===== Page excerpt =====
Thursday, September 01, 2005

There are valid debates regarding evolution: creationism is not one of them

The Guardian features a good article about the debate over whether creationism or "intelligence design" should be taught in tandem with evolution in biology classes. In sum, creationism and evolution are not equal arguments, or as a maxim quoted in the article states "When two opposite points of view are expressed with equal intensity, the truth does not necessarily lie exactly half way between. It is possible for one side simply to be wrong." The article is a thoughtful and comprehensive look at evolutionary theory written by scientists, something creationists have yet to offer in advocating that their beliefs be taught as science.

Anyway, here' s more from "One Side Can Be Wrong":

Among the controversies that students of evolution commonly face, these are genuinely challenging and of great educational value: neutralism versus selectionism in molecular evolution; adaptationism; group selection; punctuated equilibrium; cladism; "evo-devo"; the "Cambrian Explosion"; mass extinctions; interspecies competition; sympatric speciation; sexual selection; the evolution of sex itself; evolutionary psychology; Darwinian medicine and so on. The point is that all these controversies, and many more, provide fodder for fascinating and lively argument, not just in essays but for student discussions late at night.

Intelligent design is not an argument of the same character as these controversies. It is not a scientific argument at all, but a religious one. It might be worth discussing in a class on the history of ideas, in a philosophy class on popular logical fallacies, or in a comparative religion class on origin myths from around the world. But it no more belongs in a biology class than alchemy belongs in a chemistry class, phlogiston in a physics class or the stork theory in a sex education class.

...Why isn't creationism (or its incarnation as intelligent design) just another scientific controversy, as worthy of scientific debate as the dozen essay topics we listed above? Here's why.
If ID really were a scientific theory, positive evidence for it, gathered through research, would fill peer-reviewed scientific journals. This doesn't happen. It isn't that editors refuse to publish ID research. There simply isn't any ID research to publish. Its advocates bypass normal scientific due process by appealing directly to the non-scientific public and - with great shrewdness - to the government officials they elect.

...Never do they offer positive evidence in favour of intelligent design. All we ever get is a list of alleged deficiencies in evolution. We are told of "gaps" in the fossil record. Or organs are stated, by fiat and without supporting evidence, to be "irreducibly complex": too complex to have evolved by natural selection.

...If complex organisms demand an explanation, so does a complex designer. And it's no solution to raise the theologian's plea that God (or the Intelligent Designer) is simply immune to the normal demands of scientific explanation. To do so would be to shoot yourself in the foot. You cannot have it both ways. Either ID belongs in the science classroom, in which case it must submit to the discipline required of a scientific hypothesis. Or it does not, in which case get it out of the science classroom and send it back into the church, where it belongs.
===== Material provided =====
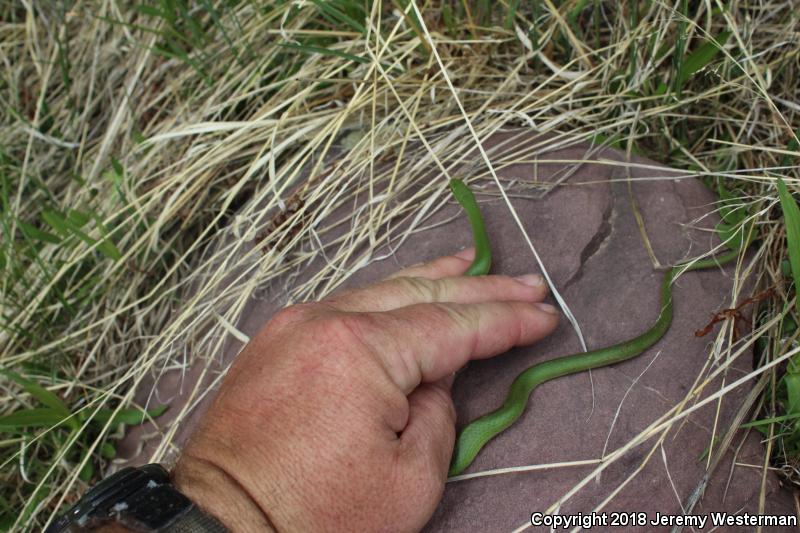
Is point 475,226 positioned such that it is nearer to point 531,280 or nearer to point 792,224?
point 531,280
=====
_Exercise set:_
1. Rewrite the creationism post starting at the words "Among the controversies" and ending after "late at night.", with "sympatric speciation" replaced by "allopatric speciation".
2. In the creationism post, what is the title of the Guardian article being quoted?

_Answers to the exercises:_
1.
Among the controversies that students of evolution commonly face, these are genuinely challenging and of great educational value: neutralism versus selectionism in molecular evolution; adaptationism; group selection; punctuated equilibrium; cladism; "evo-devo"; the "Cambrian Explosion"; mass extinctions; interspecies competition; allopatric speciation; sexual selection; the evolution of sex itself; evolutionary psychology; Darwinian medicine and so on. The point is that all these controversies, and many more, provide fodder for fascinating and lively argument, not just in essays but for student discussions late at night.

2. "One Side Can Be Wrong"